Of course, there are always those bad apples who abuse their power. But members who knowingly break these rules are severely dealt with in one of two ways: an electrical clearing of the mind which means that none of their past memories will return in their next life, or a pre-birth termination, in which they will not be born, thus terminating the cycle for good.
What I found fascinating is that the club members pass messages to each other through time. How this works is that a child will give a message to another member when he or she is old, so when that person is born again, they can, in turn, pass the message on to other members who are nearing the end of their life. So in this way, the past connects to the future, and the future connects to the past from one lifetime to another.
But one day, it all changes. At the end of Harry’s 11th life, a little girl appears at his bedside and warns Harry that in the future, a global catastrophe occurs and that he and the other members have to do something to try to stop it. But as Harry and the others investigate, they figure out that one of their own is to blame — one of the Kalachakra is breaking the rules, and now it’s up to Harry figure out who is doing it, when they’re doing it, how they’re doing and to somehow stop the catastrophe from happening.
I loved the immense scope and scale of this story and felt that this was an exceptionally well fleshed out version of time travel. Through Harry’s various lives, we get a peek into history, especially the highs and lows of the 20th century. Additionally, the story was a chance to explore Harry’s individuality as well as his connection with others, all the while dealing with major themes of good vs. evil, birth, death, science, religion, love, hate and so much more. How many times have most of us thought about how different our life would have been had we chosen a different path? This book explores just that question. It’s a book about what we could accomplish if we had an eternity. Absolutely fascinating. But then again, I love time-travel books, and this was for sure one of the better ones.
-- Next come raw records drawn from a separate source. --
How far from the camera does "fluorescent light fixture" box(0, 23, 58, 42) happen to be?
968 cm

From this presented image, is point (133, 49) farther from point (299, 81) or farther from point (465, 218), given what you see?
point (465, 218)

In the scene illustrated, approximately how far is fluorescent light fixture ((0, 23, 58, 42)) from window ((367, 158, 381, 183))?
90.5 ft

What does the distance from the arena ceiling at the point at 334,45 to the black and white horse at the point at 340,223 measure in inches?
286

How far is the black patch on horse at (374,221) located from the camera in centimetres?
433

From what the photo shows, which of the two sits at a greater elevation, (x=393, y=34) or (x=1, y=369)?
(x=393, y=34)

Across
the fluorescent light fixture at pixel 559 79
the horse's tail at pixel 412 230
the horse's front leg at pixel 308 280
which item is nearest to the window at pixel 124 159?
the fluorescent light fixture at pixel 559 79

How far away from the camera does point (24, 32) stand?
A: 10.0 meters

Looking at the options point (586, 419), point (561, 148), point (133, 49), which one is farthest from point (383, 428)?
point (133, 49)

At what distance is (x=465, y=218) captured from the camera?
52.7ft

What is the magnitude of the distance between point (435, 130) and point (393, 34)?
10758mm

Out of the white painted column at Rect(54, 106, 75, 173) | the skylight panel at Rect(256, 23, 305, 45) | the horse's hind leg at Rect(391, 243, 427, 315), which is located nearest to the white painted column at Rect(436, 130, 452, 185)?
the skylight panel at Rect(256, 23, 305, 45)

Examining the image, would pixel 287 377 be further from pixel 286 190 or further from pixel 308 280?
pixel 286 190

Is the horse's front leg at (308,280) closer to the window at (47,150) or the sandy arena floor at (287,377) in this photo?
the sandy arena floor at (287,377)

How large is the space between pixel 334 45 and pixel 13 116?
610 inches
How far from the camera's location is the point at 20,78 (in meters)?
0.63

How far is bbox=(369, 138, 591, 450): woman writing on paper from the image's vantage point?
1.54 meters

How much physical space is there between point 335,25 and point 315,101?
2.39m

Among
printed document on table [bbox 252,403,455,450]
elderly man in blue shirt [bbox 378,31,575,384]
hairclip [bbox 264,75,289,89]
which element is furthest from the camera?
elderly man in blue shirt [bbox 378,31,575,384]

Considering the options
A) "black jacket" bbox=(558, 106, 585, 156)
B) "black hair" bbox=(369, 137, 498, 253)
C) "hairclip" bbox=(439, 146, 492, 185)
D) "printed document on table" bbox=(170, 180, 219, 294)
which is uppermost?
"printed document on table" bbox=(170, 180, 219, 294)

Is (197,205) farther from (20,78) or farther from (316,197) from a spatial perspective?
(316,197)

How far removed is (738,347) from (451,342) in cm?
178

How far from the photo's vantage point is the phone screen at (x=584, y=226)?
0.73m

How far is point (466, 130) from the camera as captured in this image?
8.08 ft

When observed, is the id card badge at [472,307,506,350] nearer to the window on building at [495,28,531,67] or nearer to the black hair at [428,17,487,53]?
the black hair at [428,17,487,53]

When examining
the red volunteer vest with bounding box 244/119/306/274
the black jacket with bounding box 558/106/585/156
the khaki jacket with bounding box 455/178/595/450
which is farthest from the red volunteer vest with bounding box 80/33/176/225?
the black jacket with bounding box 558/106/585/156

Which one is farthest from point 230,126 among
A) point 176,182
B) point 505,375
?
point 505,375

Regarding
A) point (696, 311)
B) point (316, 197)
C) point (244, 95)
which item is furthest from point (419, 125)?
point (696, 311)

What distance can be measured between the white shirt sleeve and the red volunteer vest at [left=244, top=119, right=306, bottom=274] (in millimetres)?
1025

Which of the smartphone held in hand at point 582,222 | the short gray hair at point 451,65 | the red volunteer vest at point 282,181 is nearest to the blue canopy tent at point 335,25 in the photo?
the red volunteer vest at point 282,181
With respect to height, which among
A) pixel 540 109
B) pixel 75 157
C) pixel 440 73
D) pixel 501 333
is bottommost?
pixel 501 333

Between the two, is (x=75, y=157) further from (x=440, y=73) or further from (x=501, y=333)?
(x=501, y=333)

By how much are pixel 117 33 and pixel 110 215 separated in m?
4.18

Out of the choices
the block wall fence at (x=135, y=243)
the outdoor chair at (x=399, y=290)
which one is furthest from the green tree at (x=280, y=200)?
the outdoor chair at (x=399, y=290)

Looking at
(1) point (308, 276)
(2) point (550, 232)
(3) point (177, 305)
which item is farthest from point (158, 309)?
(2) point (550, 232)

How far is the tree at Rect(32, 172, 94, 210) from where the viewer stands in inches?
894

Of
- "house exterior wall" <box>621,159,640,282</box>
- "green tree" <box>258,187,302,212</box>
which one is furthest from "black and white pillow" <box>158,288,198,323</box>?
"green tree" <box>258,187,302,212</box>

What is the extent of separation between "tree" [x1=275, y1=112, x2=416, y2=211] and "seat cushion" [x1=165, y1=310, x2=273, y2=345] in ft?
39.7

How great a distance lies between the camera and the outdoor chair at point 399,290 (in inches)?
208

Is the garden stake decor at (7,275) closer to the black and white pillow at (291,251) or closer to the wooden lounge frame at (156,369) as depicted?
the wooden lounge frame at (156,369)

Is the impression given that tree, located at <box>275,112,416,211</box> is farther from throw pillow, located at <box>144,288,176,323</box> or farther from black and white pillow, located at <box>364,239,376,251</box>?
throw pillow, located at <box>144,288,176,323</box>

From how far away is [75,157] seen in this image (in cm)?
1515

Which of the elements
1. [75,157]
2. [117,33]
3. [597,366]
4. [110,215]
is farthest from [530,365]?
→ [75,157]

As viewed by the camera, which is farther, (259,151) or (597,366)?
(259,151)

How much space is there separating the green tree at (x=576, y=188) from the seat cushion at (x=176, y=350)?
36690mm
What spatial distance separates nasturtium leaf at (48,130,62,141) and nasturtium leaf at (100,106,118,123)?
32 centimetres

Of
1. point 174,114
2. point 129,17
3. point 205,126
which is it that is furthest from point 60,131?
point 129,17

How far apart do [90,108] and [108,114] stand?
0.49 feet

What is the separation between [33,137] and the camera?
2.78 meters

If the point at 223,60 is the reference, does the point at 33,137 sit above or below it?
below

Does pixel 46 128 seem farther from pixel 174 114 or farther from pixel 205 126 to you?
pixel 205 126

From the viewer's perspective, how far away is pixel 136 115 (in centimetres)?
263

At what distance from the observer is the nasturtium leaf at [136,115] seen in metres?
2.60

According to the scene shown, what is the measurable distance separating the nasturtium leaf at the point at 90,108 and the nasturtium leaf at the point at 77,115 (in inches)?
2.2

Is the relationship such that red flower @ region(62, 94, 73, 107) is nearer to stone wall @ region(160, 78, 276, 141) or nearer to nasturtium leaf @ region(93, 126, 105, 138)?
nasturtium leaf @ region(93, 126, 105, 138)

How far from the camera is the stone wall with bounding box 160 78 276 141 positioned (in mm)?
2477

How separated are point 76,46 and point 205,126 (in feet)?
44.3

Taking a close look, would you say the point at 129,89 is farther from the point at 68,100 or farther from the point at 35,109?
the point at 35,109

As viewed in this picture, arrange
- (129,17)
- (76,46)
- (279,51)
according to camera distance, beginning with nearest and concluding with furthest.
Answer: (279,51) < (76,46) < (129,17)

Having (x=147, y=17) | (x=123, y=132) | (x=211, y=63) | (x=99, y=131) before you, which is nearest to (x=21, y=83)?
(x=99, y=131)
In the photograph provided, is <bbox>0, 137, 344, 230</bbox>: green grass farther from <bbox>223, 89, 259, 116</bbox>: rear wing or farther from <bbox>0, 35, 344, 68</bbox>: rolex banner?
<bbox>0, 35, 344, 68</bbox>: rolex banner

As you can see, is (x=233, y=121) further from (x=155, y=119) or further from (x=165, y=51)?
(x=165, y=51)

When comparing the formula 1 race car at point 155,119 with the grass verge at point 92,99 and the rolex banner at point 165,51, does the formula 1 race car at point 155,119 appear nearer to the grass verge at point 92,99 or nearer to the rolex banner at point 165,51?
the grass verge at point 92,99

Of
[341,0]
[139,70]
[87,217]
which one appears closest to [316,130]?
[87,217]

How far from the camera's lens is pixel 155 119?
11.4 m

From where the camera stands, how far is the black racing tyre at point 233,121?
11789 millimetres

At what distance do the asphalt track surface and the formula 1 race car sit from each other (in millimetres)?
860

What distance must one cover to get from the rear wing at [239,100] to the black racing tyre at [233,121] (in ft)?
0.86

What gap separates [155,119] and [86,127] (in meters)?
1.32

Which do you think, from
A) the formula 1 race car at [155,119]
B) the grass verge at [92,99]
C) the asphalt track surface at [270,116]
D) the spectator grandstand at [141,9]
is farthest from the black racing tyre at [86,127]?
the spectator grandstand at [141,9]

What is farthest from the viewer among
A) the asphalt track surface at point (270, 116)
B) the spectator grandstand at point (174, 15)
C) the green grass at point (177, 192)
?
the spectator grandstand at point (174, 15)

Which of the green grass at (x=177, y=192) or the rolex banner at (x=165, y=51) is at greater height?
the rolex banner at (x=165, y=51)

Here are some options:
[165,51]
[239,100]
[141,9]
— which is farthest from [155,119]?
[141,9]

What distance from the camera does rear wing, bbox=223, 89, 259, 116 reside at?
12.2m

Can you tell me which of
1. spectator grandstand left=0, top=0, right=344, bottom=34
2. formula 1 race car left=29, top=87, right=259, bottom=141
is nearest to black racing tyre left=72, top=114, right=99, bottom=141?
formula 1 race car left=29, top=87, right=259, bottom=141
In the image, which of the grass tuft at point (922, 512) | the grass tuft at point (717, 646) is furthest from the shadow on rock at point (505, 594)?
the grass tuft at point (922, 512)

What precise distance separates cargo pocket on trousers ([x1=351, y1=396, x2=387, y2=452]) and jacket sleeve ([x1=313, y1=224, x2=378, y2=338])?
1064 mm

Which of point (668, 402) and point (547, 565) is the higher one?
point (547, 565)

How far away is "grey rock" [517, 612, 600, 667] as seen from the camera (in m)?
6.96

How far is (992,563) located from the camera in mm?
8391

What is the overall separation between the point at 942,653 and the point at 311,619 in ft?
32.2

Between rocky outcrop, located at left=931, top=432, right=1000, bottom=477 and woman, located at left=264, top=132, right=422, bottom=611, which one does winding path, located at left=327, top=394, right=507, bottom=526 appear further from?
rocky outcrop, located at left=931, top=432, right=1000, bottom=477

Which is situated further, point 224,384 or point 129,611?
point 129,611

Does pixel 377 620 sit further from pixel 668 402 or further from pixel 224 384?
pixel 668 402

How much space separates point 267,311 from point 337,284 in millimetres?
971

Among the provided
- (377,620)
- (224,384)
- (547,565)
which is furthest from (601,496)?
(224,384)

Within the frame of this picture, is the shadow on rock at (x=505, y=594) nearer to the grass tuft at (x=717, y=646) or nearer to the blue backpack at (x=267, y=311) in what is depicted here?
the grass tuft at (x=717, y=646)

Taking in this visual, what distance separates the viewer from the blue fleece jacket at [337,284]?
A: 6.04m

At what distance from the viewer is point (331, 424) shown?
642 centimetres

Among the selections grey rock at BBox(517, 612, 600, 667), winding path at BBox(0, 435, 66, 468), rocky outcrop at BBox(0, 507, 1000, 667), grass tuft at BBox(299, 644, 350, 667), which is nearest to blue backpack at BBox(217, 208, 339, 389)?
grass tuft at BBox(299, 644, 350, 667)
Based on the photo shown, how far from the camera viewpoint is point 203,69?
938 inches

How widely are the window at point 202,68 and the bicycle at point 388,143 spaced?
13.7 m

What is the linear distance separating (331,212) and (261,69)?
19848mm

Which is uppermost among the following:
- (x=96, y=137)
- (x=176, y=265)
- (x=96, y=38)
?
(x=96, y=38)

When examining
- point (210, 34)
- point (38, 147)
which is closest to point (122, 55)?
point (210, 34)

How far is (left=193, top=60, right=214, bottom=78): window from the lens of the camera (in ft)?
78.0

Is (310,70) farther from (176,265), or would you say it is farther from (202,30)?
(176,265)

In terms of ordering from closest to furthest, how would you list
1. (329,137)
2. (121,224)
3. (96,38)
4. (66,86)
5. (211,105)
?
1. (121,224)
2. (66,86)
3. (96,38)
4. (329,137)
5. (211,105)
Now I will admit that initially, it was rough going with this book. I actually considered DNFing it about 60% in. The story is told from multiple timelines which took a bit of getting used to. But more than that, this is a dense book, and it takes quite a bit of time for the story to develop. But once it did, boy oh boy, what a ride it was! I’m thrilled I stuck it out because it was so worth it in the end. The story really picked up speed and ended up being exciting and gripping, engaging me all the way to the surprising and stunning (yet entirely satisfying) ending.
All an all, The First Fifteen Lives of Harry August is a profound and gripping story with a compelling and relatable protagonist, an exciting, well-developed plot line and a fun supporting cast of unique and interesting secondary characters. As people drift in and out of the story, I was struck by how full and complete all of the characters are and how much they added to the storyline. This was an emotionally intense, and deeply engaging novel that had me on the edge of my seat until the explosive ending. I felt that The First Fifteen Lives of Harry August was not only cleverly written but also eloquently narrated and I’m so glad I read it.